The first quarter data from the EU's statistics agency Eurostat were unrevised from the previous prediction, with Germany growing by 0.2 percent and France by 0.1 percent.
However, Eurostat now says that the euro zone economy actually grew by 0.1 percent in the last quarter of 2009, against its previous forecast of zero growth.
That means that the euro zone has now grown for three straight quarters following the deepest and longest recession in decades. The growth has mainly come from a build-up in stock levels following the recession, while the bad weather seen in large parts of the euro zone in the first three months of the year kept a lid on consumer spending.

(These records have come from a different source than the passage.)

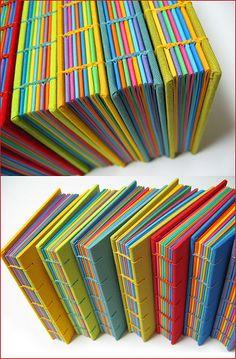 Livros multicoloridos | Flickr: Intercambio de fotos Handmade Journals, Handmade Books, Handmade Notebook, Journal Covers, Book Journal, Bullet Journal, Diy Cahier, Book Crafts, Paper Crafts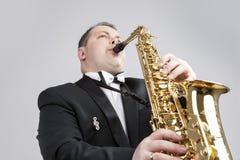音乐题材和想法 一白种人男性萨克斯管吹奏者使用 免版税库存照片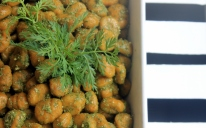 carrot gnocchi with a carrot's green dressing: no waste in our kitchen!
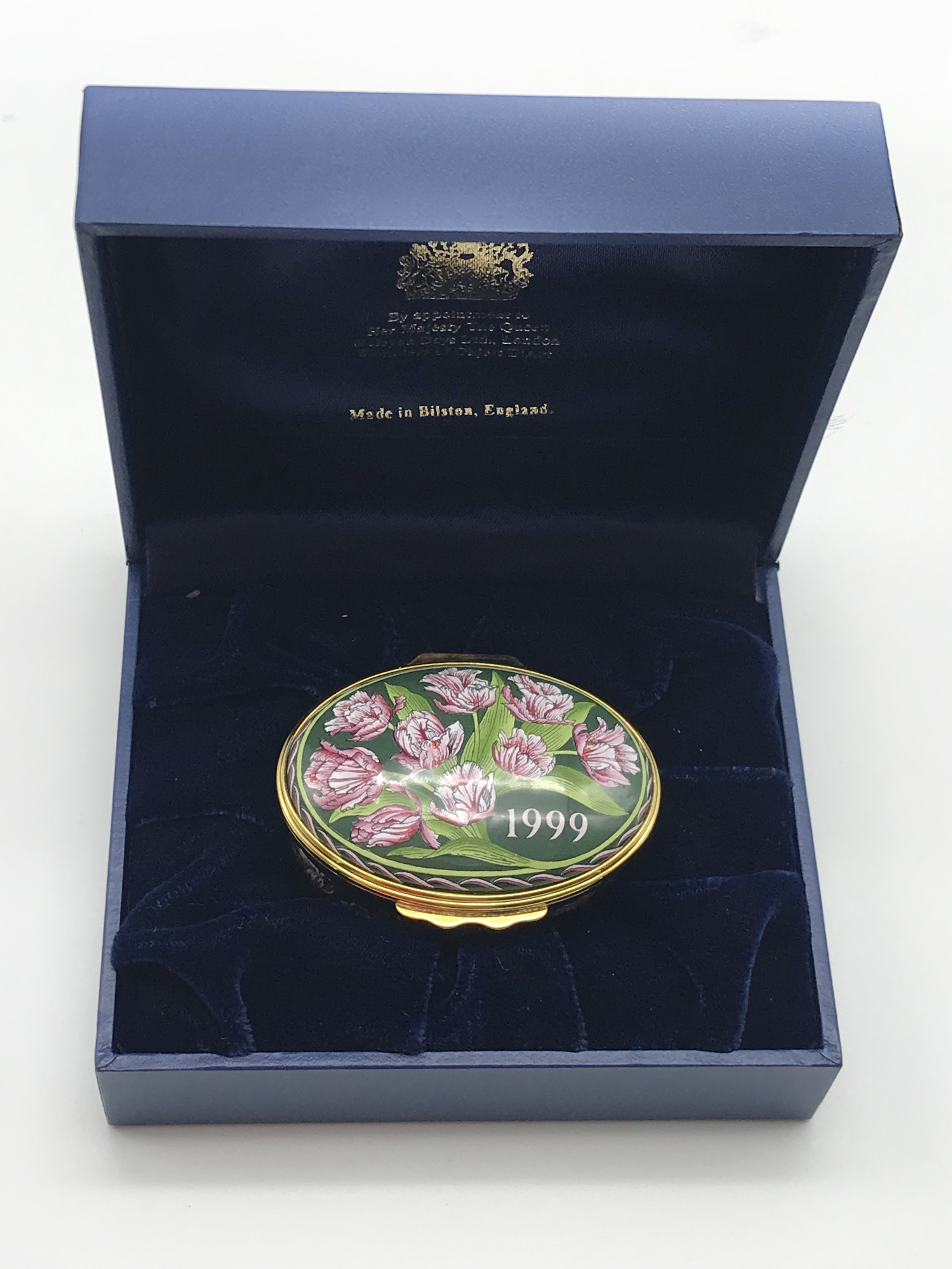 Lot 34 - PAIR OF MODERN HALCYON DAYS ENAMELS PILL BOXES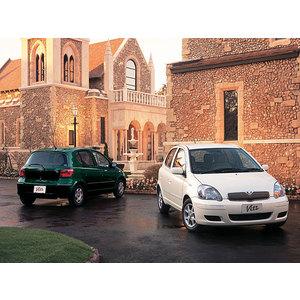 Toyota Vitz 1.5 i 16V RS AT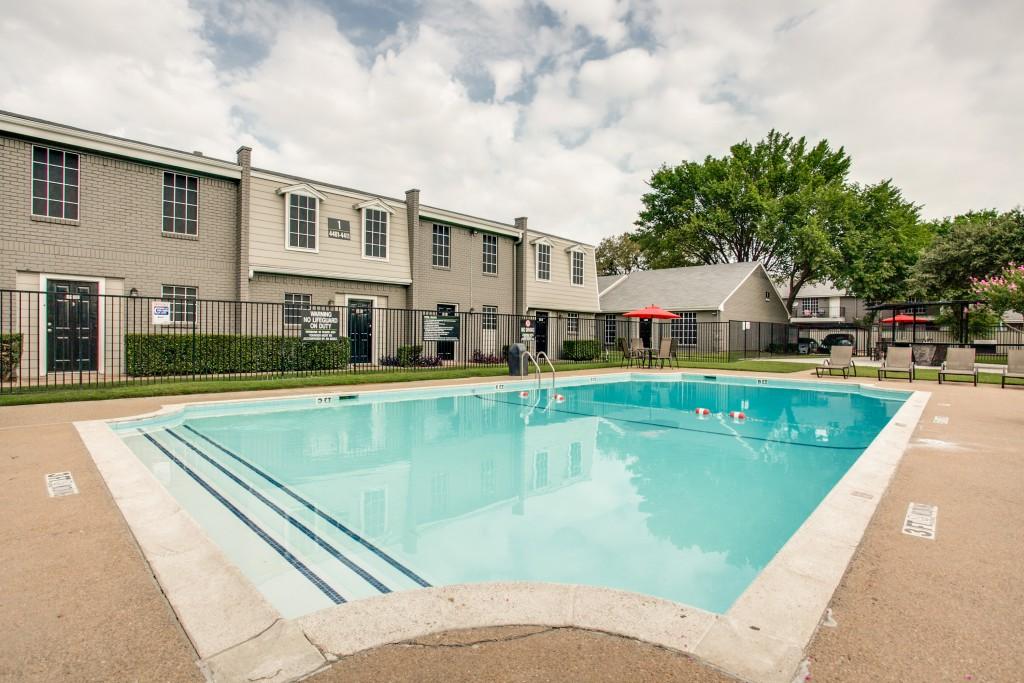 Pool at Listing #136953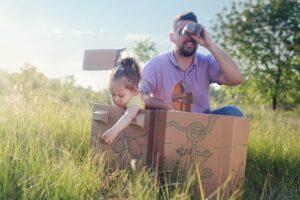 Własnoręczne zabawki - Papierowe kartony i pudła mogą stać się wszystkim, nawet statkiem pirackim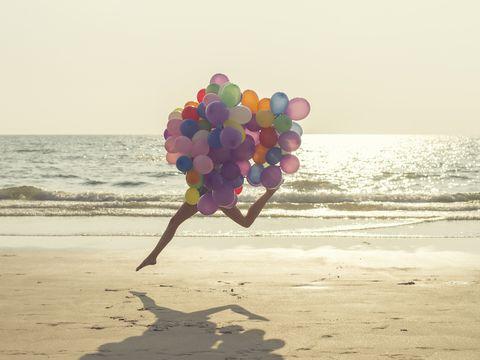 Coastal and oceanic landforms, People on beach, Colorfulness, Sand, Fluid, Shore, Balloon, Summer, Ocean, Beach,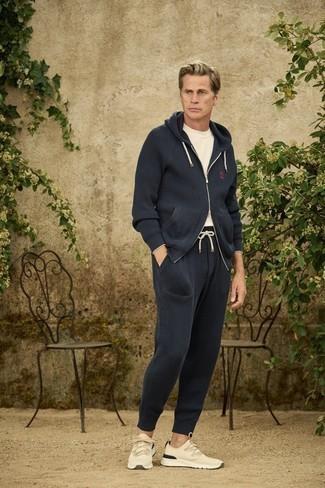 Trainingsanzug kombinieren – 114 Herren Outfits: Entscheiden Sie sich für Komfort in einem Trainingsanzug und einem weißen T-Shirt mit einem Rundhalsausschnitt. Vervollständigen Sie Ihr Look mit hellbeige Sportschuhen.
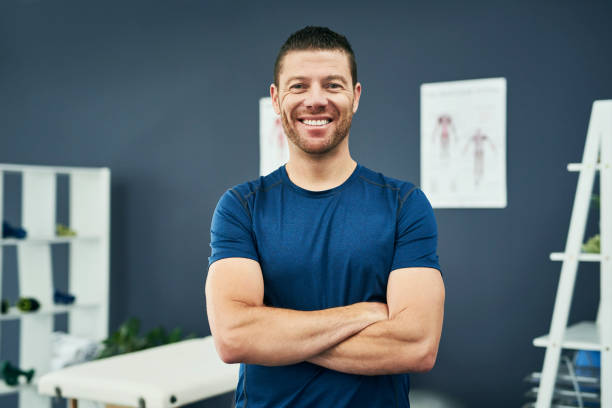 ich liebe es, das zu tun, was ich tue - chiropraktik wellness stock-fotos und bilder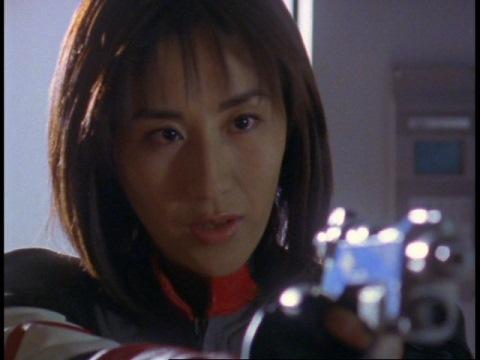 クレア星雲人シオンに銃口を向けるユミムラ・リョウ隊員(演:斉藤りさ)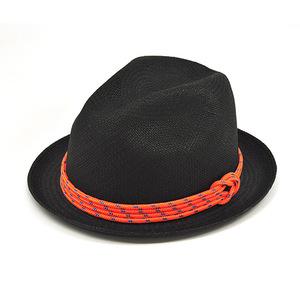 Los divertidos sombreros Panamá de MIANSAI by Michael Saiger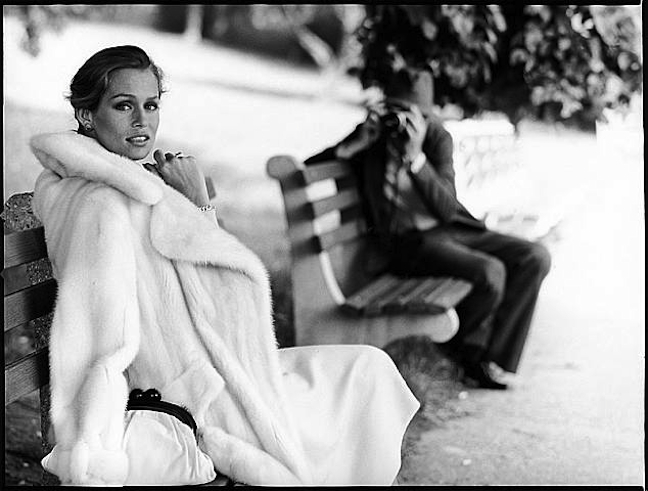 lauren-hutton-white-fur-70s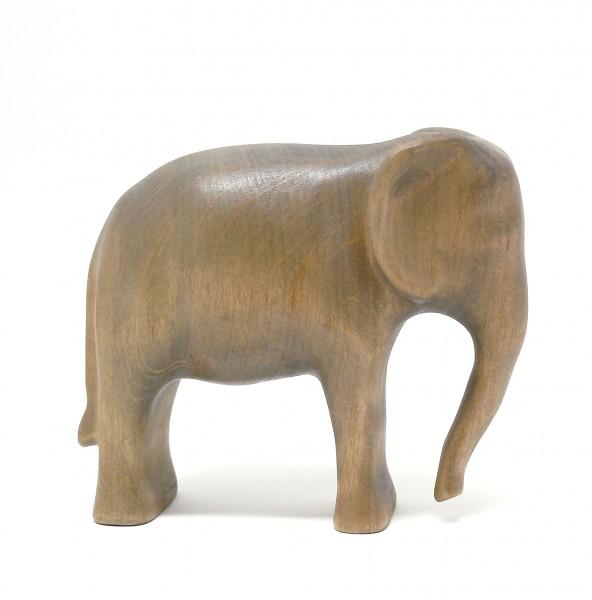 großer Elefant ohne Decke
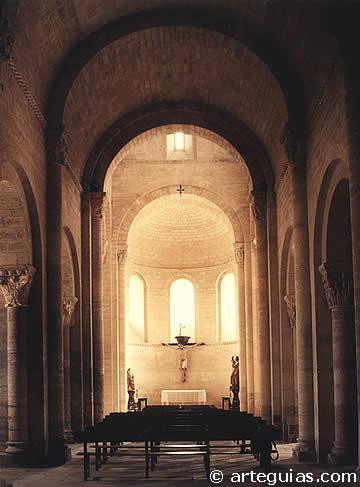Interior de la nave principal de San Martín de Frómista
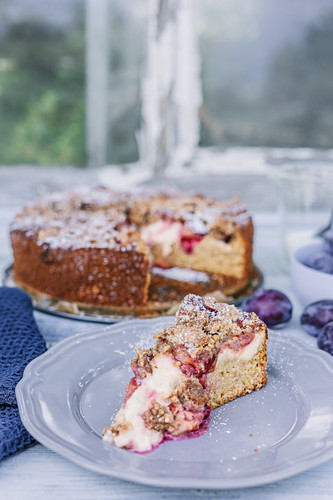 Plum cake with vanilla, and hazelnut crumbles, sliced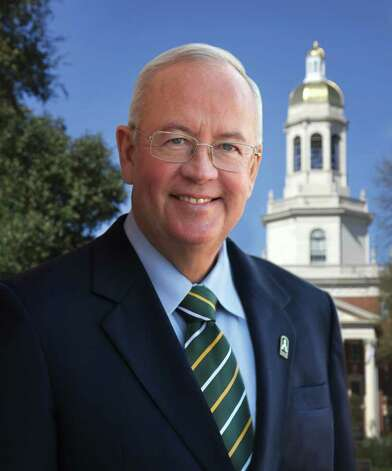 Baylor Magazine - President Judge Kenneth Starr portrait at Founders Mall in front of Pat Neff Hall   - 02/16/2010 Photo: Robert Rogers / Copyright © 2010 Baylor University - All Rights Reserved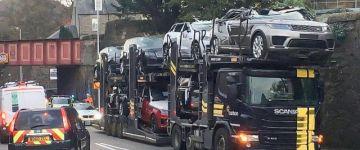 Ennek a kamionsofőrnek nem volt jó napja.....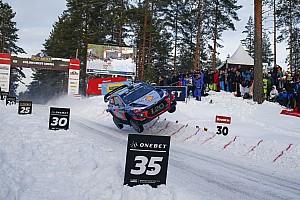 WRC Motorsport.com hírek A navigátor is meglepődött egy pillanatra Neuville ugratásától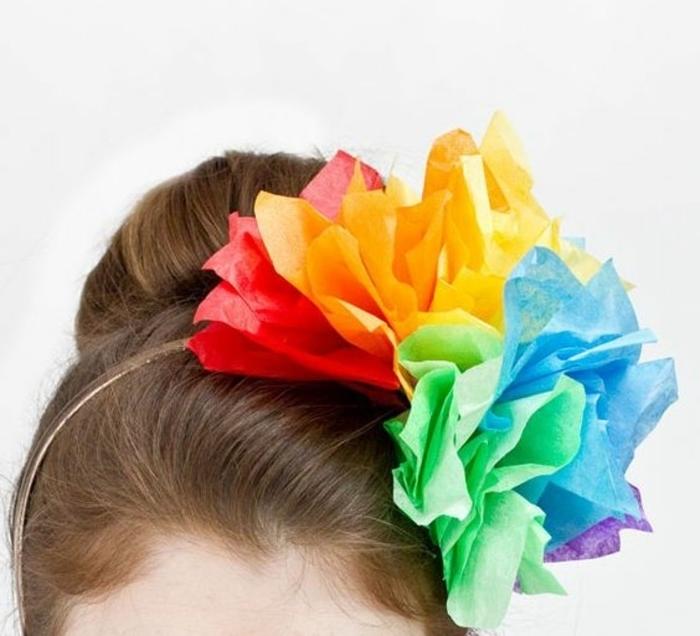 fabriquer-des-fleurs-en-papier-de-soie-un-serre-tete-decore-de-quelques-fleurs-de-couleurs-diverses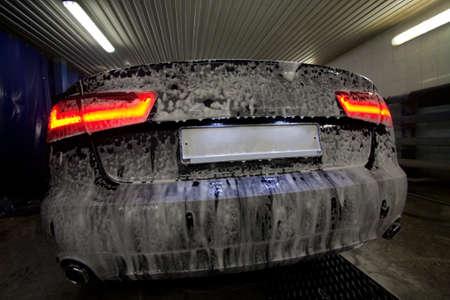 prestigieuse nouvelle voiture noire dans de la mousse sur le lavabo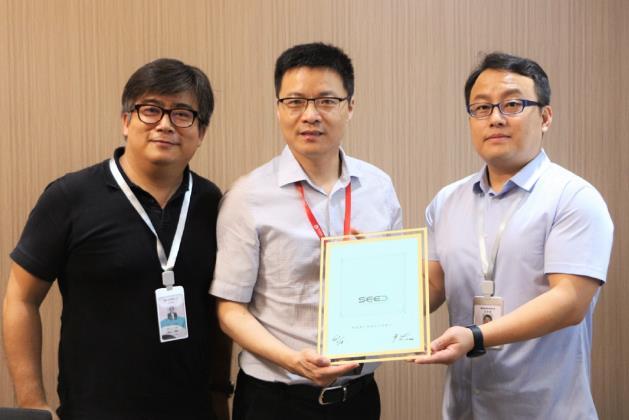 杭實集團首次公開展示第一批量產的UTG玻璃 打破韓國壟斷地位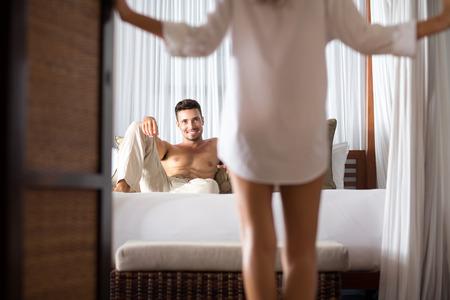 femme sexe: femme s�duit son petit ami dans la chambre � coucher, il couch�e dans le lit et regarder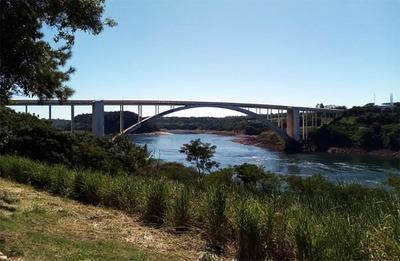 Autoridades del Alto Paraná insisten con abrir el Puente de la Amistad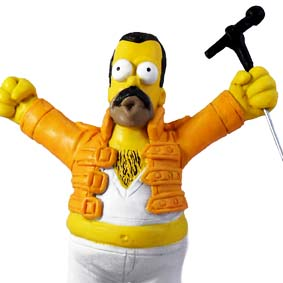 Homer Simpson : Freddie Mercury vocalista do grupo Queen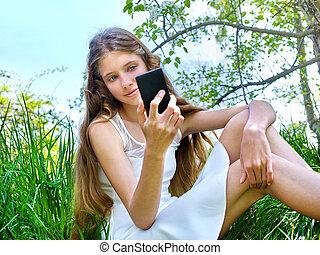 女の子, しなさい, selfie, スナップショット, 開くこと, 木。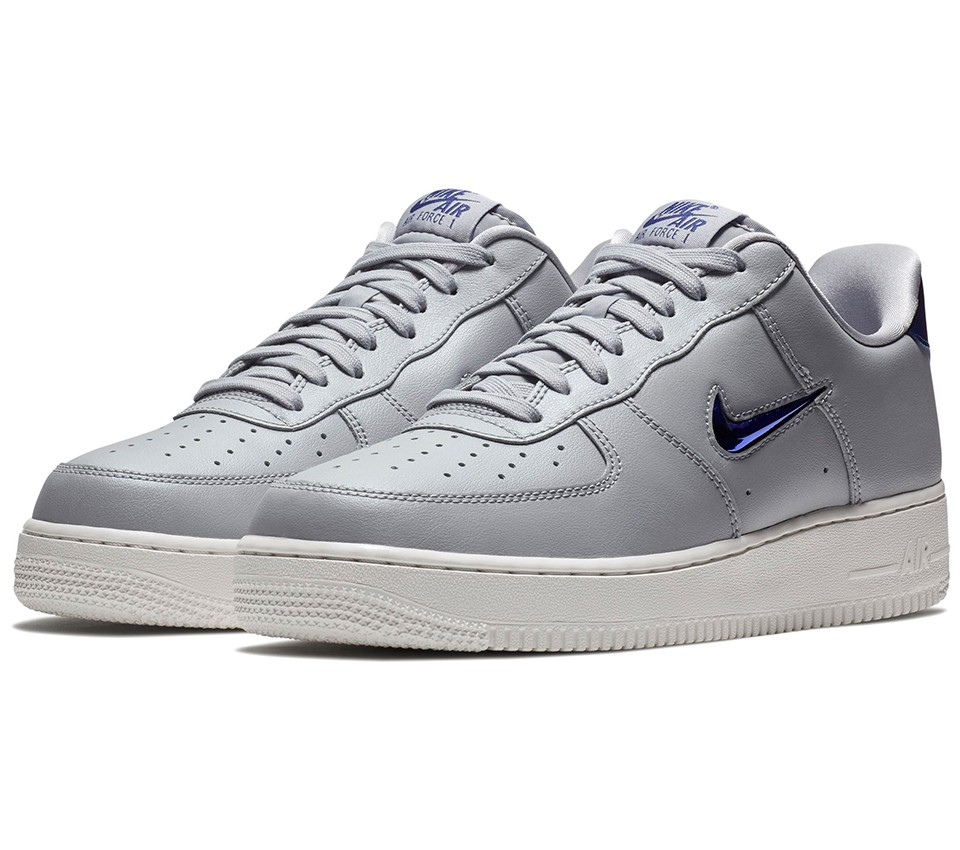 AIR FORCE 1 07 LV8 LTHR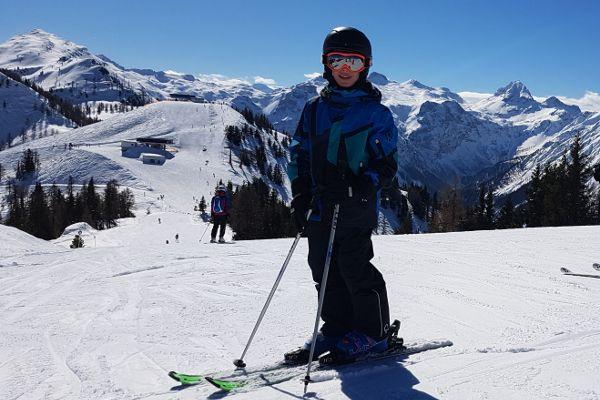 kind op piste met skihandschoenen aan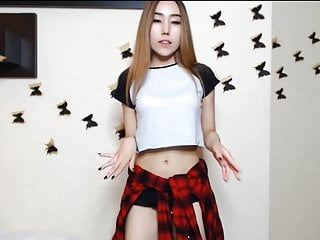 Slim Asian Girlie show and..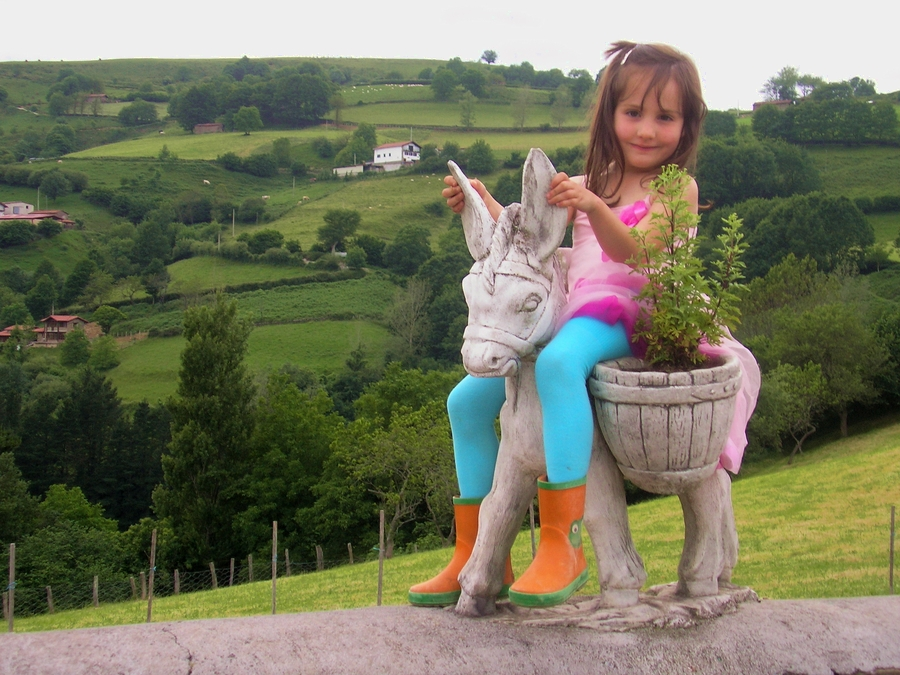 Following in her mother´s footsteps; Marion at 5 years old.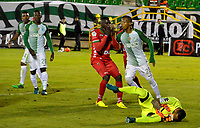 TUNJA -COLOMBIA, 13-05-2017: Jesus David Murillo (Izq) jugador de Patriotas FC disputan el balón con Christian Vargas (Der) arquero de Atletico Nacional durante partido por la fecha 18 de la Liga Águila I 2017 realizado en el estadio La Independencia en Tunja. / Jesus David Murillo (L)  player of Patriotas FC fight for the ball with Christian Vargas (R) goalkeeper of Atletico Nacional during match for the date 18 of Aguila League I 2017 at La Independencia stadium in Tunja. Photo: VizzorImage / Javier Morales  / Cont
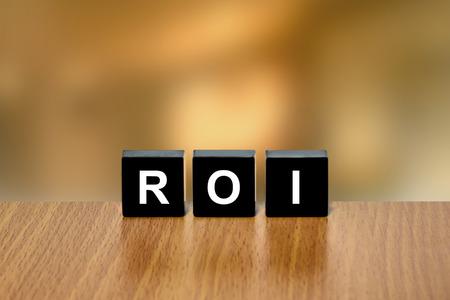 black block: ROI o retorno de la inversión en el bloque negro con fondo borroso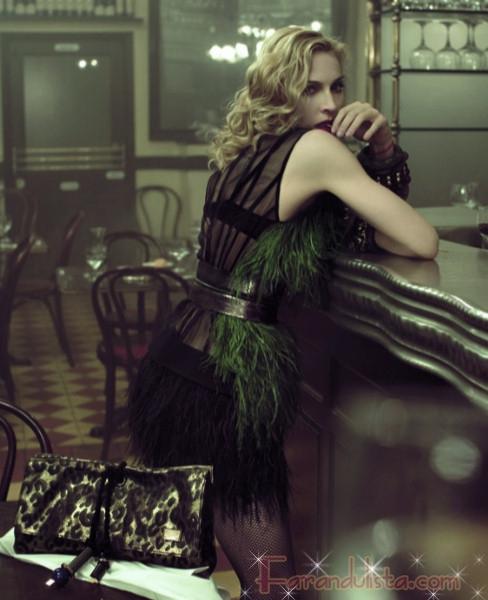 Madonna luce increible para Louis Vuitton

Despite an increase in exports as a result of the pickup in global trade and the fall in the value of the euro, imports rose by even more, meaning that net trade acted as a drag on growth.
The tepid recovery in the euro zone contrasts with that of the U.S. and Japan, which saw output rise by 0.8 percent and 1.2 percent in the first quarter respectively, according to Eurostat.
Analysts remain skeptical that the euro zone will be able to pick up at the rate of its main economic competitors, not least because of the debt problems afflicting a number of countries, most notably Greece, which came close to defaulting on its debt.
Eurostat confirmed that Greece's economy shrank by 0.8 percent in the first quarter but that Spain crawled out of recession with 0.1 percent growth.
"Household spending and investment both fell and with growing signs that the announced fiscal austerity measures are beginning to hit business and consumer confidence, a near term pickup seems fairly unlikely," said Ben May, European economist at Capital Economics.
An unemployment rate of around 10 percent in the euro zone is hardly conducive to a marked improvement either.
"There is justifiably concern over the ability of exports alone to drive growth and stimulate employment in the longer term," said Owen James, an economist at the Centre for Economic and Business Research.
"It is likely that growth in the euro zone is going to remain very weak over the course of 2010 and 2011 and as such we do not expect any rise in interest rates this year," James added.
For the wider EU, which includes non-euro members such as Britain and Sweden, economic output in the first quarter was also left unrevised at 0.2 percent.
On an annual basis, euro zone economic growth was 0.6 percent, slightly higher than the wider EU's 0.5 percent rate.